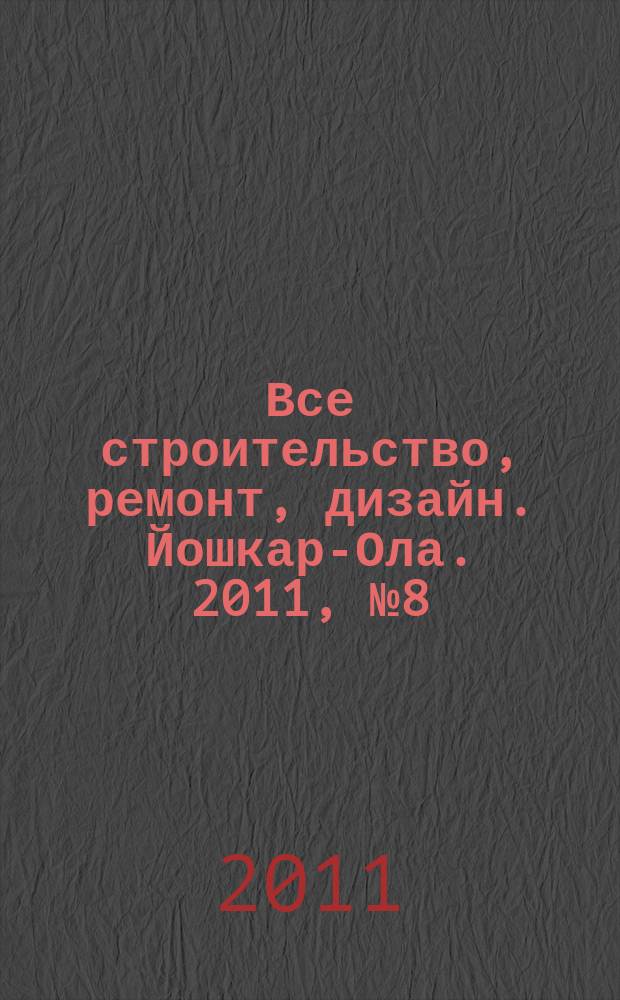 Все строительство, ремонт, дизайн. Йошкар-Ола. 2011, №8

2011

- - - - - - -

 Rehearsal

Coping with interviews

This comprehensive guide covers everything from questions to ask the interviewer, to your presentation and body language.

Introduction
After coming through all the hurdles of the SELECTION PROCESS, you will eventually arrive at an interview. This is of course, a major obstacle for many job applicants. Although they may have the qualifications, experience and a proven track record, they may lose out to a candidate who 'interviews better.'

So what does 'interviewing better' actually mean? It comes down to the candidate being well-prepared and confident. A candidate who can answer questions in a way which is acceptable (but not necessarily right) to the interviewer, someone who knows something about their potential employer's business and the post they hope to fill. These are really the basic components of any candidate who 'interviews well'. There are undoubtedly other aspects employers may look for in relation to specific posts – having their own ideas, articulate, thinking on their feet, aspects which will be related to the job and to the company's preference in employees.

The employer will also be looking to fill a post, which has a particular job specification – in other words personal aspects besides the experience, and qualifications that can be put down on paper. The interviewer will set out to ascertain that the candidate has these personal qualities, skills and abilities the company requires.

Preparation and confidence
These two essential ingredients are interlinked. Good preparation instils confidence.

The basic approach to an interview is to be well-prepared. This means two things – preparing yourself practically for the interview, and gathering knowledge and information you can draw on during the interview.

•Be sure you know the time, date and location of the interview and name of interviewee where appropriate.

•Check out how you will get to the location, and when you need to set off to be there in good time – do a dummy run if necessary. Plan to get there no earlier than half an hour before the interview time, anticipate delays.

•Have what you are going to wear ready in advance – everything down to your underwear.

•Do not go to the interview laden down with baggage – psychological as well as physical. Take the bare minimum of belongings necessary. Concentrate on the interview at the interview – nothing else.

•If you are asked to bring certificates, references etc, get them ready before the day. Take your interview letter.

- - - - - - -

-- REQUIREMENT --
Report every line of the data in which "before" appears.

-- SOLUTION FOR THIS TASK --
•Check out how you will get to the location, and when you need to set off to be there in good time – do a dummy run if necessary. Plan to get there no earlier than half an hour before the interview time, anticipate delays.
•If you are asked to bring certificates, references etc, get them ready before the day. Take your interview letter.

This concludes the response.